Importance of Modules in AI Projects
Modules help structure AI applications by grouping related functionalities. For example, a
preprocessing module may contain all data-cleaning routines, while a model module might
include training and evaluation methods. This separation fosters a clean architecture, making
large AI projects easier to understand and extend.
Key AI Libraries
• NumPy – Fundamental for numerical computation and matrix manipulation.
• Pandas – Handles structured data efficiently.
• Matplotlib/Seaborn – Provides visualization capabilities for dataset analysis and model
results.
• Scikit-learn – Offers classical machine learning algorithms and preprocessing utilities.
• TensorFlow/Keras/PyTorch – Enable deep learning model creation and training.
• OpenCV – Supports computer vision tasks such as image recognition and object detection.
Benefits of Using Libraries in AI
Using pre-built libraries saves development time, reduces errors, and ensures optimized
performance. Libraries are maintained by large developer communities, ensuring regular
updates and compatibility with the latest technologies.

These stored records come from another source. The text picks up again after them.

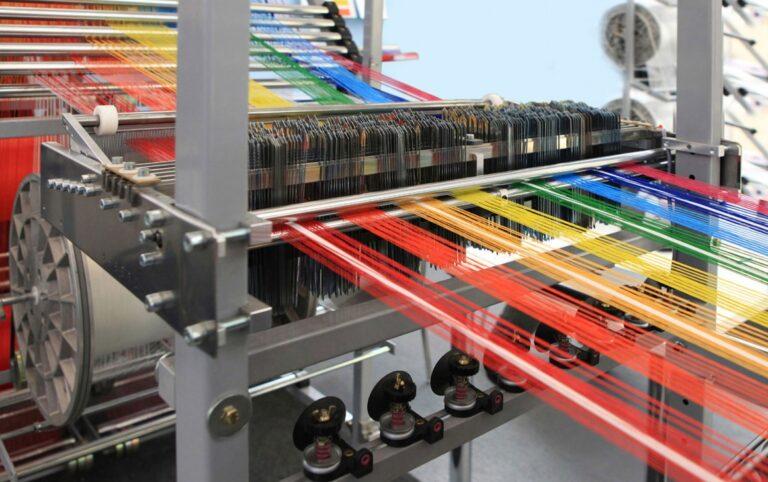 バングラデシュの繊維工学教育を近代化する必要があります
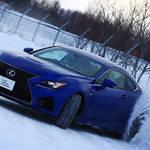 北海道の特設雪上コースに挑むドライビングレッスン|LEXUS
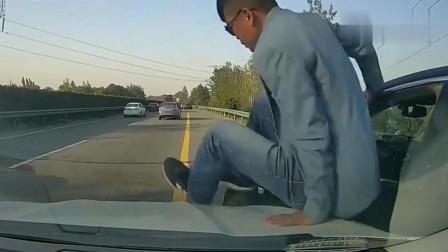 路怒男子别车逼停女司机,下车就要动手,行车记录仪拍下荒唐一幕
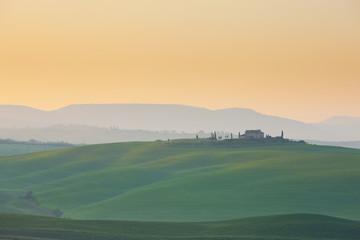 Italien, Ansicht der Landschaft bei Sonnenaufgang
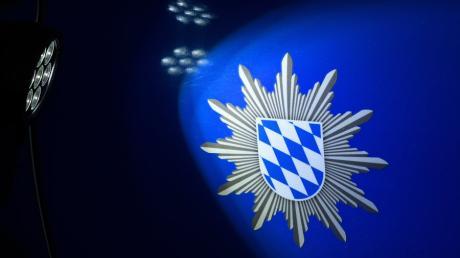 Die Nördlinger Polizei sucht Zeugen einer Unfallflucht bei Möttingen. (Symbolbild)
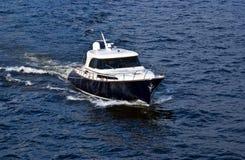 Snelle witte motorboot op blauw water stock afbeeldingen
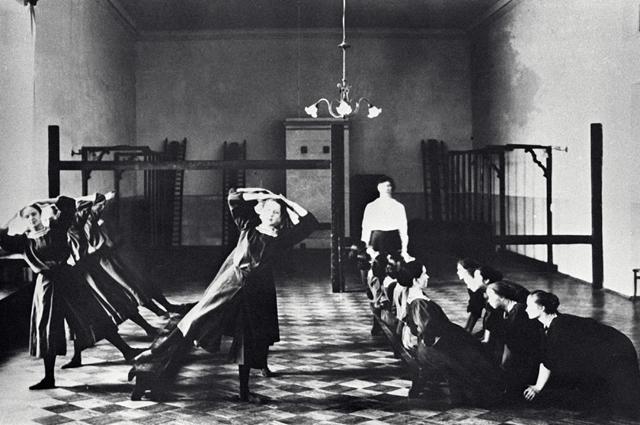 Воспитанницы Смольного института занимаются на уроке гимнастики. 1913 год.
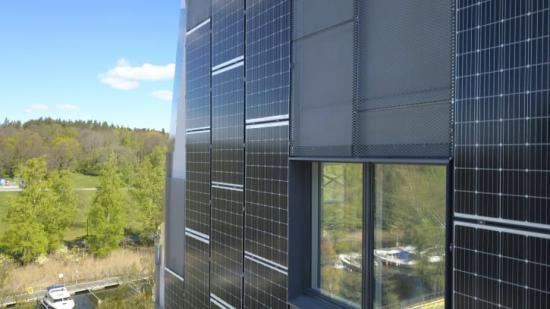 Plusenergihuset har 730 kvm solceller på tak och väggar, somska generera lika mycket el som husen använder för värme, varmvatten och fastighetsel.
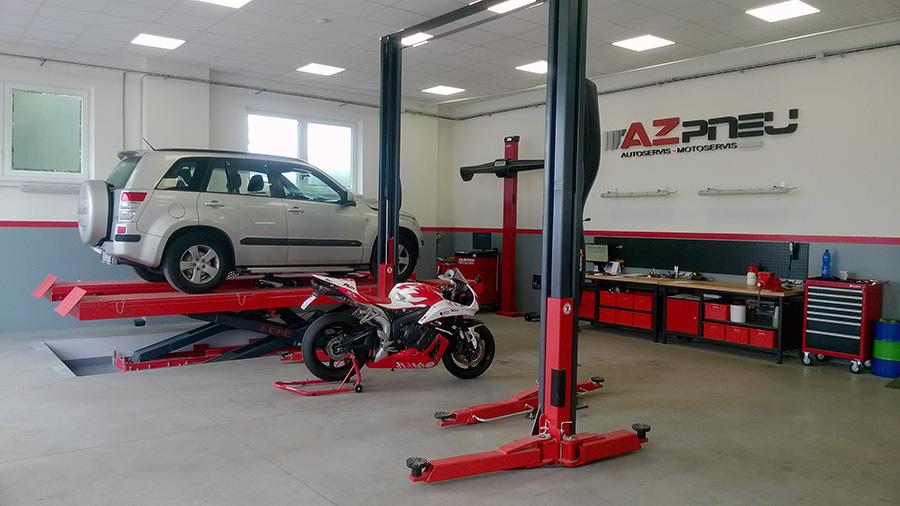 Auto a motocykl v servisu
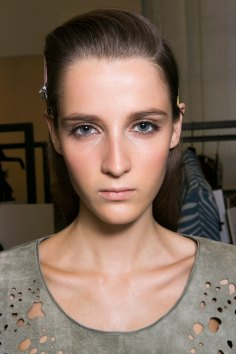 Roberto-Cavalli-Backstage-beauty-spring-2016-close-up-fashion-show-the-impression-001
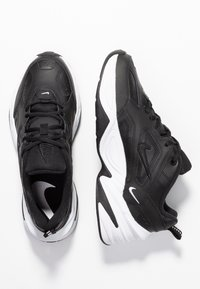 Nike Sportswear - M2K TEKNO - Sneakersy niskie - black/white - 1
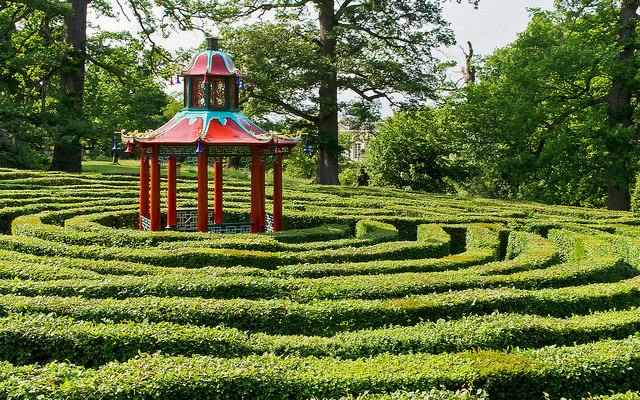 Chinoserie pavilion in the Hornbeam Maze at Woburn, 1757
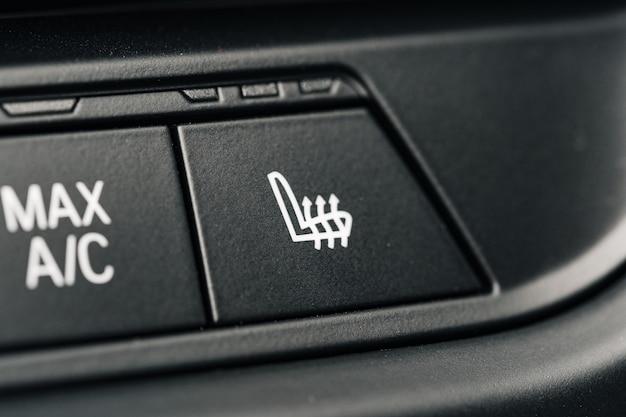 Close-up do painel de botões do carro no painel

Integration of Libraries in AI Workflows
AI projects often integrate multiple libraries in a single pipeline. For example, Pandas may
be used for data cleaning, Scikit-learn for feature selection, and TensorFlow for deep learning.
This interoperability is one of Python’s strongest advantages in AI.
Modules in AI Development :
AI programming, a module is a file or collection of files containing Python definitions,
functions, and classes that can be reused in other programs. Modules help organize code into
logical sections, making it easier to maintain, debug, and scale AI projects. They can be built-
in (such as math, os, and random) or user-defined, created to handle specific tasks like data
preprocessing or model evaluation.modules are widely used to import specialized
functionality from external libraries, such as NumPy for numerical computations, Pandas for
data handling, and TensorFlow or PyTorch for building and training models. By using
modules, developers can avoid rewriting common code, improve efficiency, and ensure better
project structure.
Common AI Libraries Used :
• TensorFlow – Deep learning framework for large-scale AI models
• PyTorch – Flexible framework for research and prototyping
• Scikit-learn – Machine learning algorithms and utilities
• OpenCV – Computer vision and image processing tasks
CHAPTER 5
Working with AI Datasets
AI models rely on datasets for training, validation, and testing. A dataset can be structured
(tables), unstructured (images, audio, text), or semi-structured (JSON, XML). The quality,
size, and diversity of a dataset directly affect the performance and generalization
capability of an AI model.
Data Sources
AI datasets may come from public repositories, APIs, IoT devices, or proprietary company
databases. Popular public sources include Kaggle, UCI Machine Learning Repository, and
ImageNet. Data collection should align with project objectives and ethical guidelines.
Dataset Preparation
Raw data is rarely ready for use. Preprocessing steps include cleaning (removing
duplicates, handling missing values), normalization (scaling numerical values), and
encoding categorical variables. Data must also be split into training, validation, and testing
sets to prevent overfitting.
Data Quality and Bias
High-quality datasets are accurate, complete, and representative of the problem domain.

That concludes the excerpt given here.